**TASK STATEMENT:** In the copy you make, include no pictures, and transcribe every record exactly.

**DATA:**
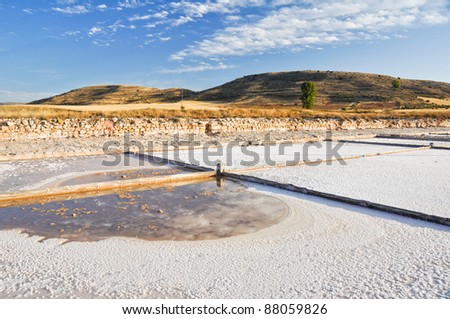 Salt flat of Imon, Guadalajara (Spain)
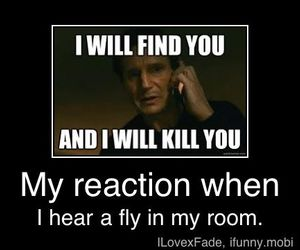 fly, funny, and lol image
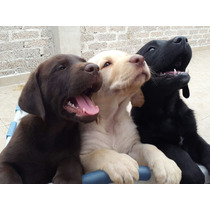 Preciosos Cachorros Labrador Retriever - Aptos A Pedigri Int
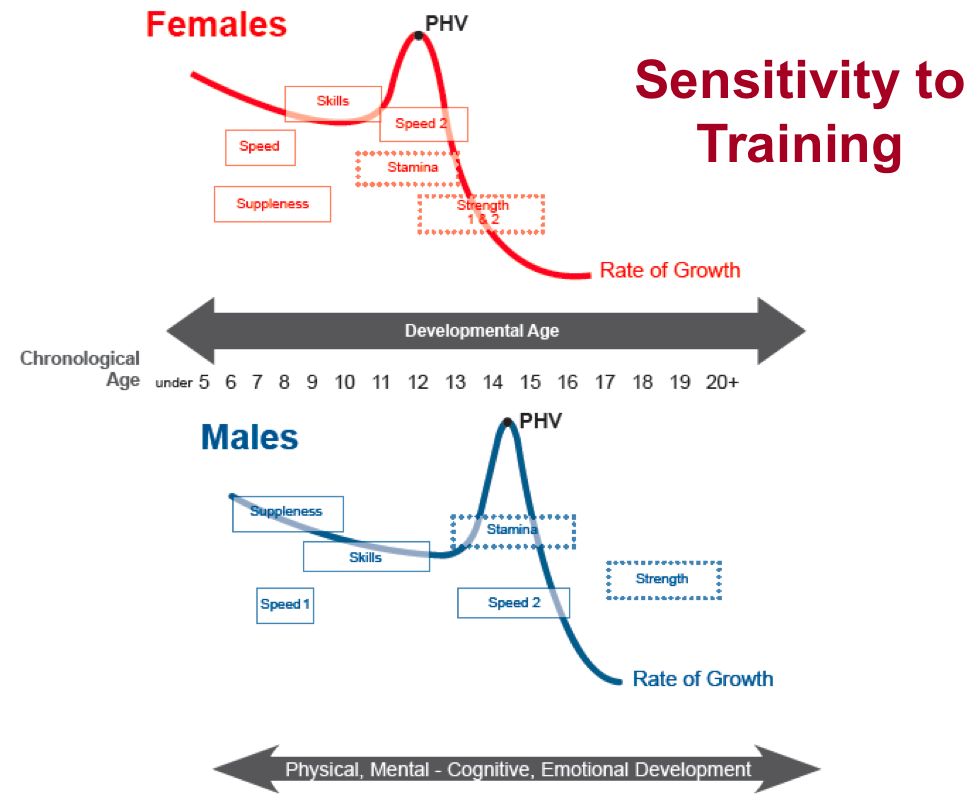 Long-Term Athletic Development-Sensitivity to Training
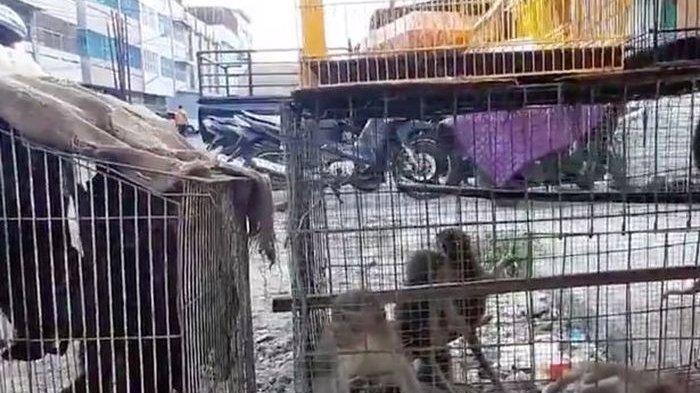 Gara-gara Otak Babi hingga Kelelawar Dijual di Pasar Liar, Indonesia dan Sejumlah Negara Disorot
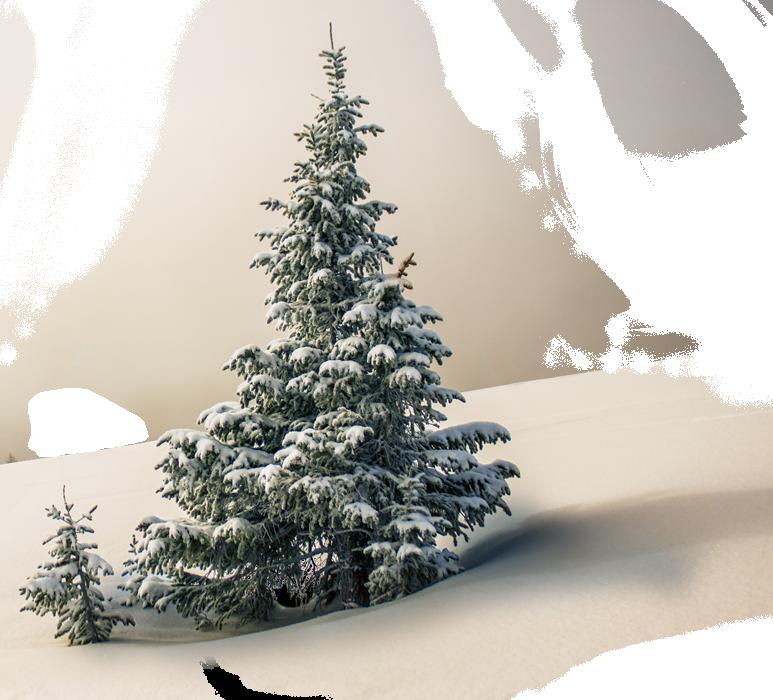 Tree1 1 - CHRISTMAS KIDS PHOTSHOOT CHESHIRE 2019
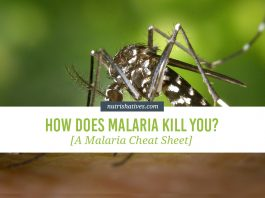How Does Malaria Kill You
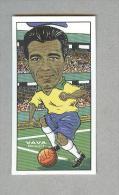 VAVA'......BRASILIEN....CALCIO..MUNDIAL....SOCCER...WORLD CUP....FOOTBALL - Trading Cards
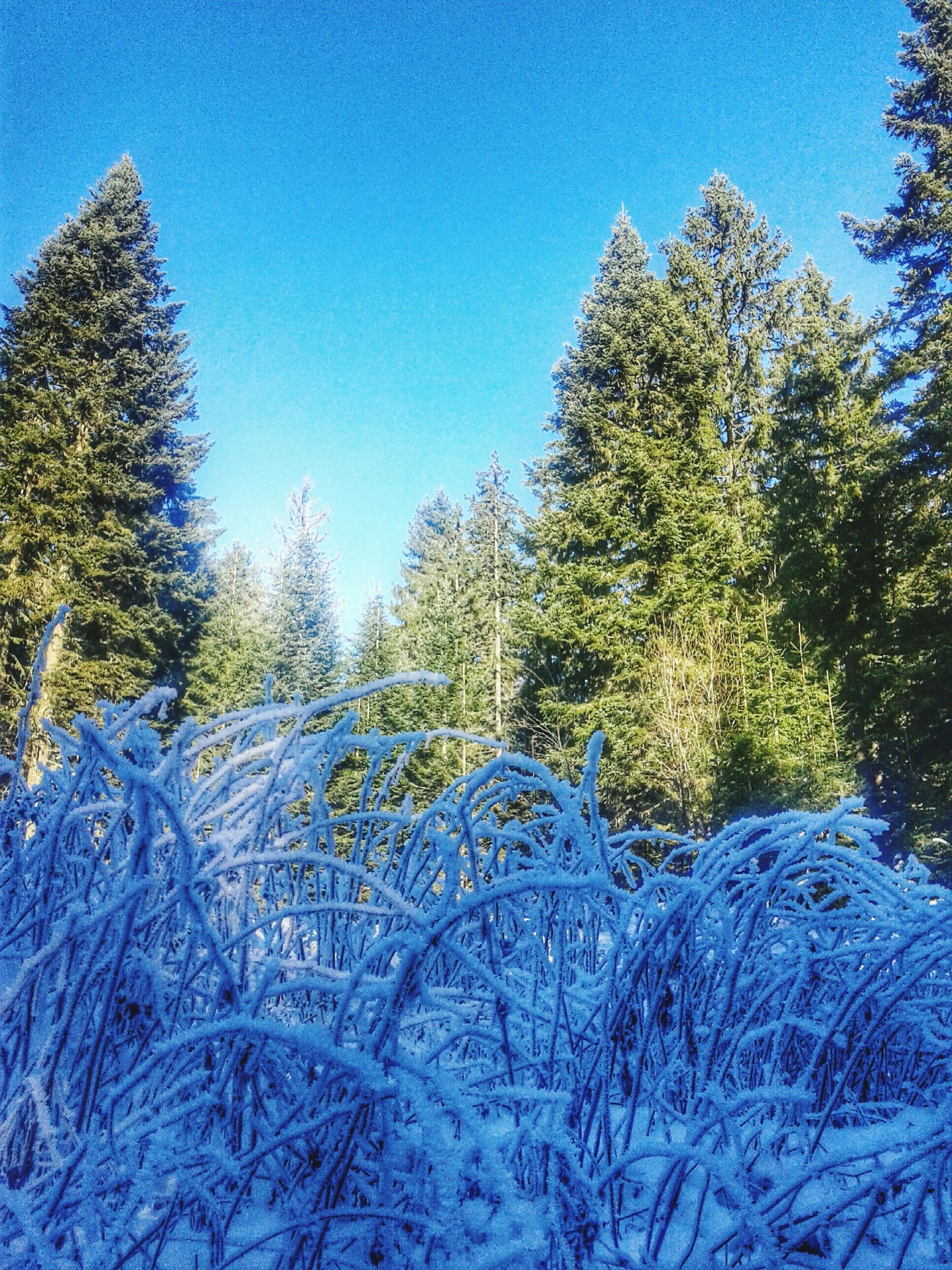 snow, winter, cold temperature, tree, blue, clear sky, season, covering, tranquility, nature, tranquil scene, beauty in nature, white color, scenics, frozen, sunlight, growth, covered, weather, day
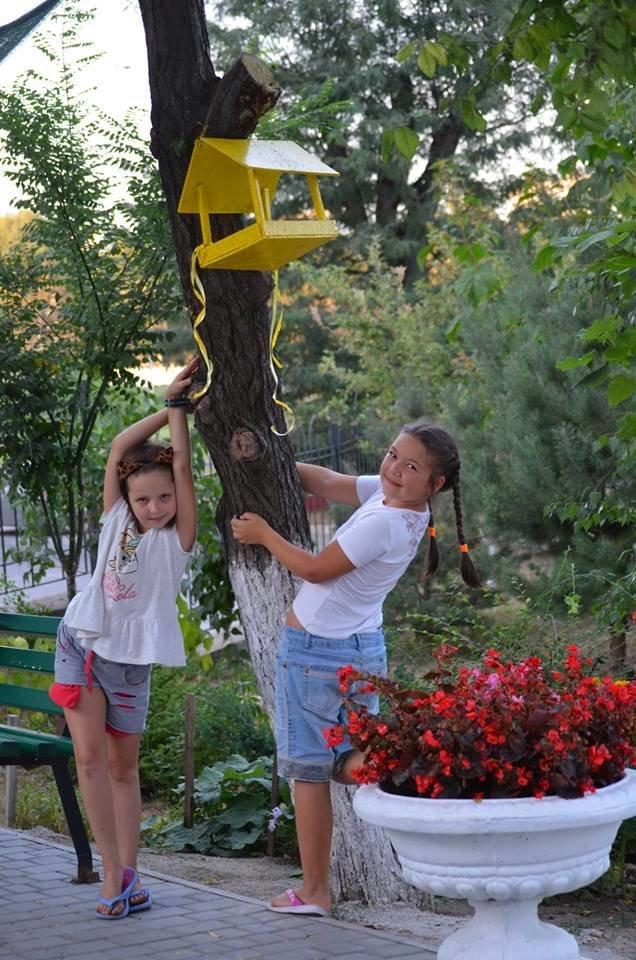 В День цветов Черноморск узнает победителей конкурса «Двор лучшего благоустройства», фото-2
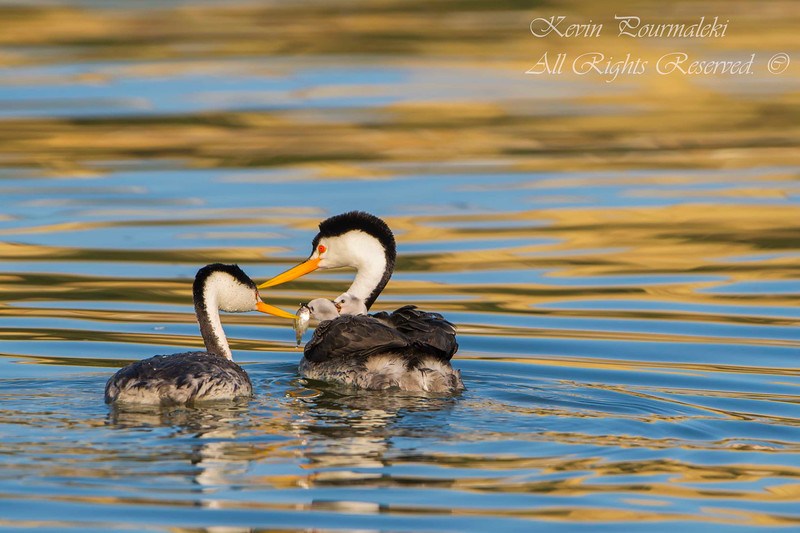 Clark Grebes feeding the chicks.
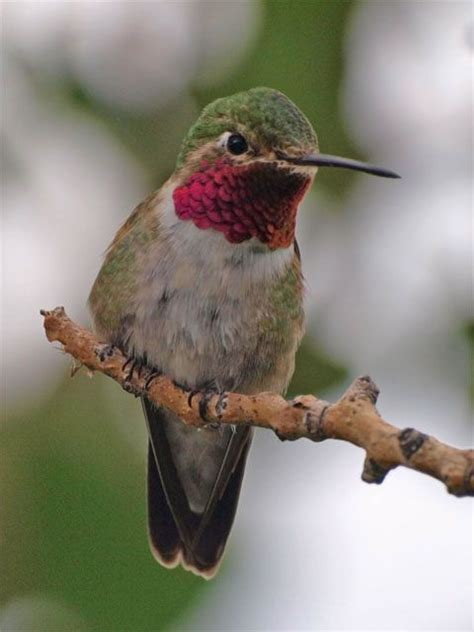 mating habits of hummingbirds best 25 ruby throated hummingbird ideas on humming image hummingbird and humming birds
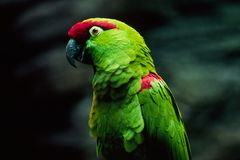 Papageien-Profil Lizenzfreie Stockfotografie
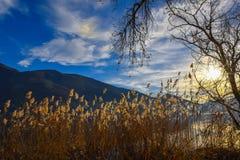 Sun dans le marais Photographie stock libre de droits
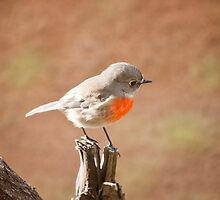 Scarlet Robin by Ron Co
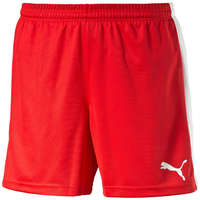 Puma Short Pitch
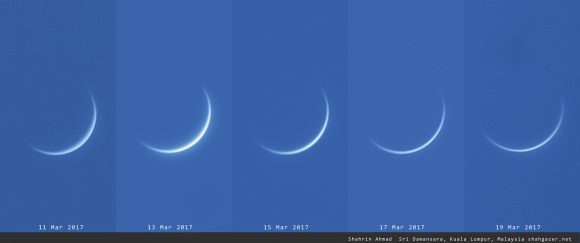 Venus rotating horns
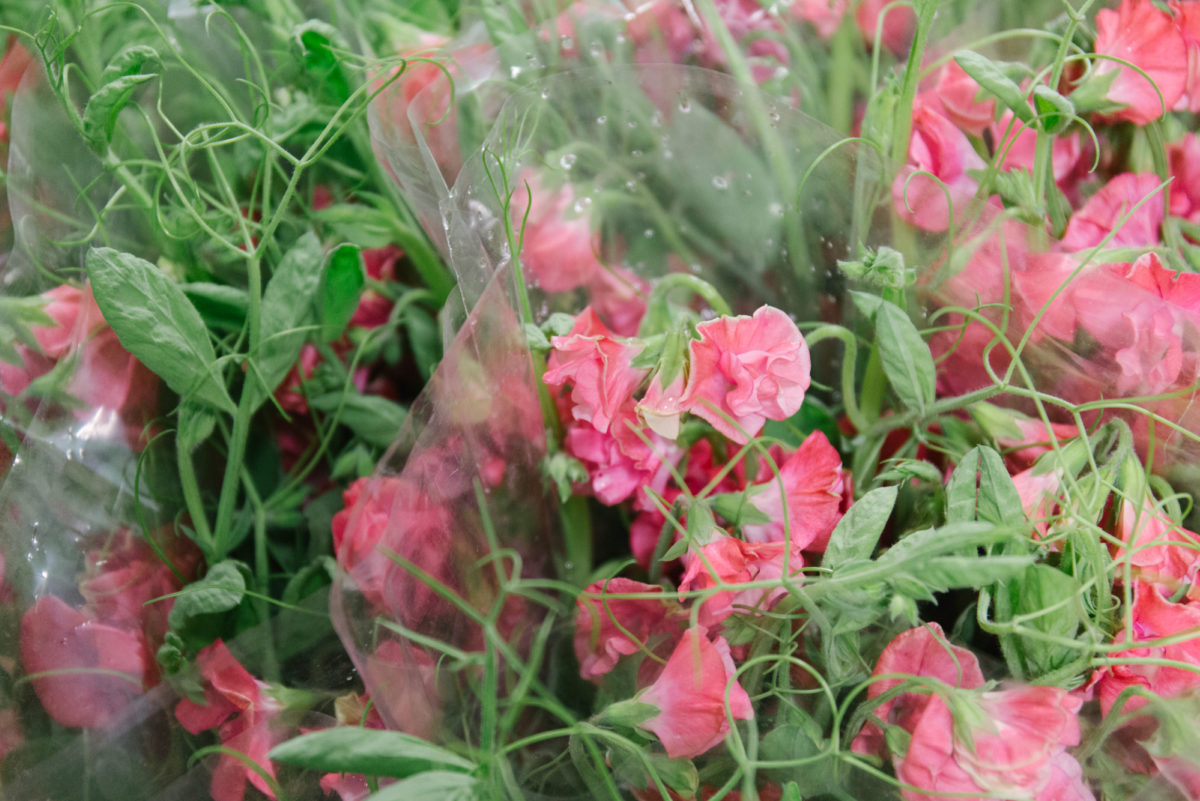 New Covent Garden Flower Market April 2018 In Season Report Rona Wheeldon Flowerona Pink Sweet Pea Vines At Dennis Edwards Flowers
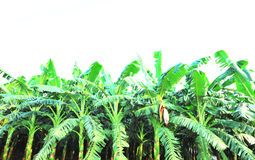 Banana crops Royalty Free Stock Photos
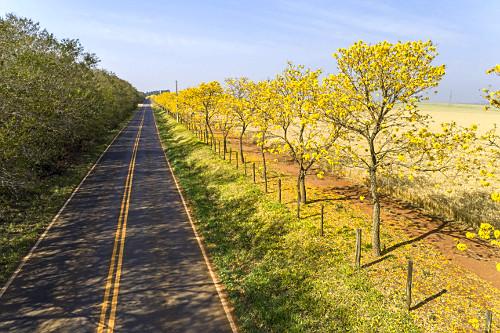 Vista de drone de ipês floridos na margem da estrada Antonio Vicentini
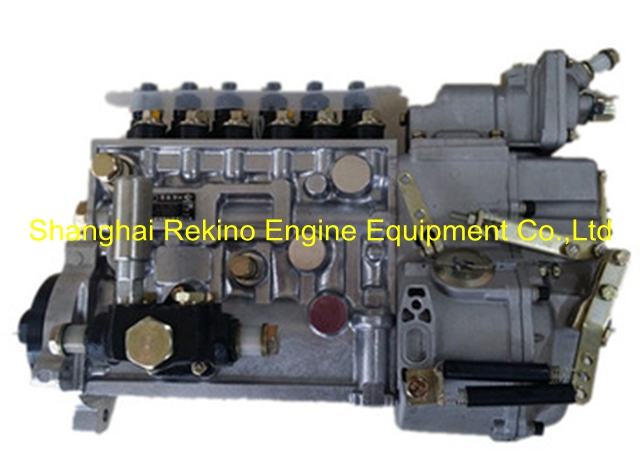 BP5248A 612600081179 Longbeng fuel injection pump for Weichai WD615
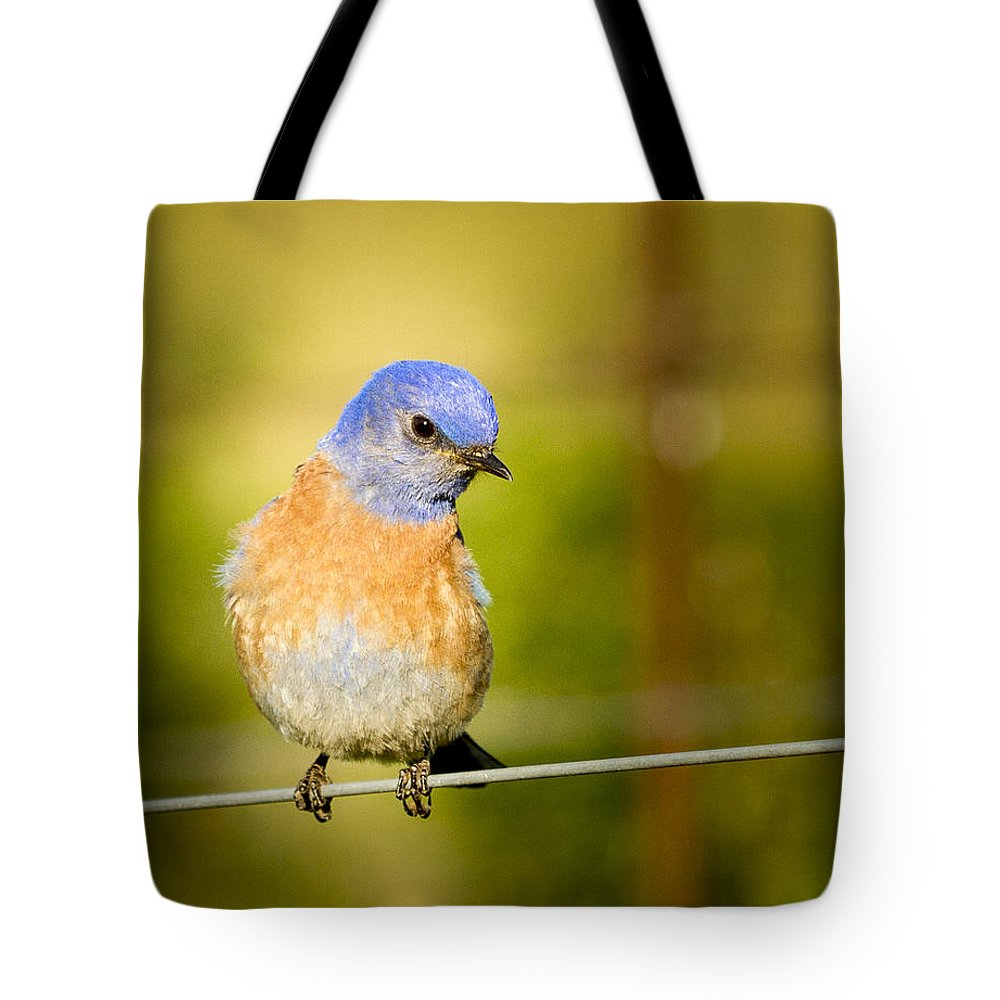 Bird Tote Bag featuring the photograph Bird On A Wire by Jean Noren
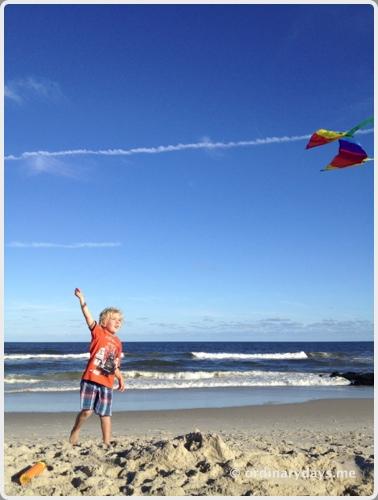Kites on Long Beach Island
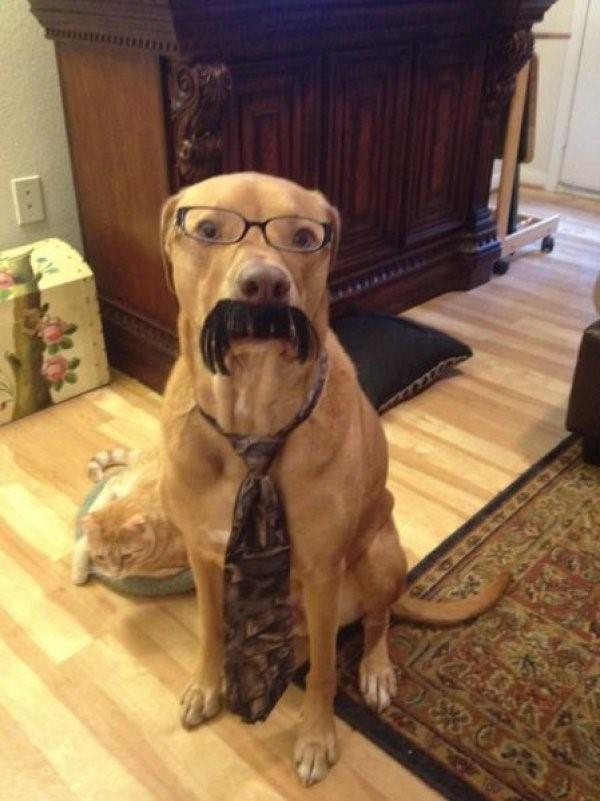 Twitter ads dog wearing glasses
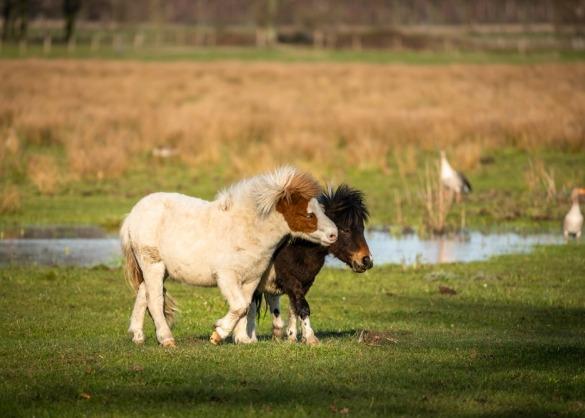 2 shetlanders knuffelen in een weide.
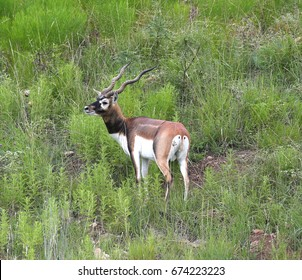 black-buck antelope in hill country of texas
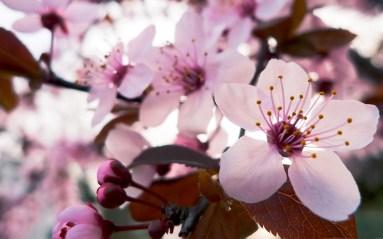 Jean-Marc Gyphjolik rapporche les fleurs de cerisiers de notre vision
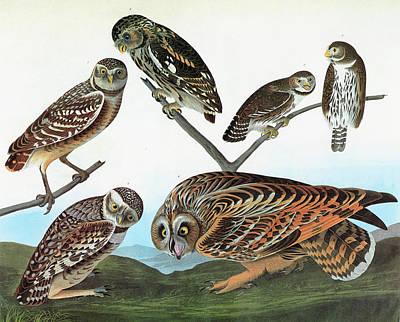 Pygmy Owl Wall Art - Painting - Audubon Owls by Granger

**PROBLEM SOLUTION:**
 Salt flat of Imon, Guadalajara (Spain)
 fly, funny, and lol image
 Preciosos Cachorros Labrador Retriever - Aptos A Pedigri Int
 Long-Term Athletic Development-Sensitivity to Training
 Gara-gara Otak Babi hingga Kelelawar Dijual di Pasar Liar, Indonesia dan Sejumlah Negara Disorot
 Tree1 1 - CHRISTMAS KIDS PHOTSHOOT CHESHIRE 2019
How Does Malaria Kill You
 VAVA'......BRASILIEN....CALCIO..MUNDIAL....SOCCER...WORLD CUP....FOOTBALL - Trading Cards
 snow, winter, cold temperature, tree, blue, clear sky, season, covering, tranquility, nature, tranquil scene, beauty in nature, white color, scenics, frozen, sunlight, growth, covered, weather, day
 В День цветов Черноморск узнает победителей конкурса «Двор лучшего благоустройства», фото-2
 Clark Grebes feeding the chicks.
 mating habits of hummingbirds best 25 ruby throated hummingbird ideas on humming image hummingbird and humming birds
 Papageien-Profil Lizenzfreie Stockfotografie
 Sun dans le marais Photographie stock libre de droits
 Scarlet Robin by Ron Co
 Puma Short Pitch
 Venus rotating horns
 New Covent Garden Flower Market April 2018 In Season Report Rona Wheeldon Flowerona Pink Sweet Pea Vines At Dennis Edwards Flowers
 Banana crops Royalty Free Stock Photos
 Vista de drone de ipês floridos na margem da estrada Antonio Vicentini
 BP5248A 612600081179 Longbeng fuel injection pump for Weichai WD615
 Bird Tote Bag featuring the photograph Bird On A Wire by Jean Noren
Kites on Long Beach Island
 Twitter ads dog wearing glasses
 2 shetlanders knuffelen in een weide.
 black-buck antelope in hill country of texas
 Jean-Marc Gyphjolik rapporche les fleurs de cerisiers de notre vision
 Pygmy Owl Wall Art - Painting - Audubon Owls by Granger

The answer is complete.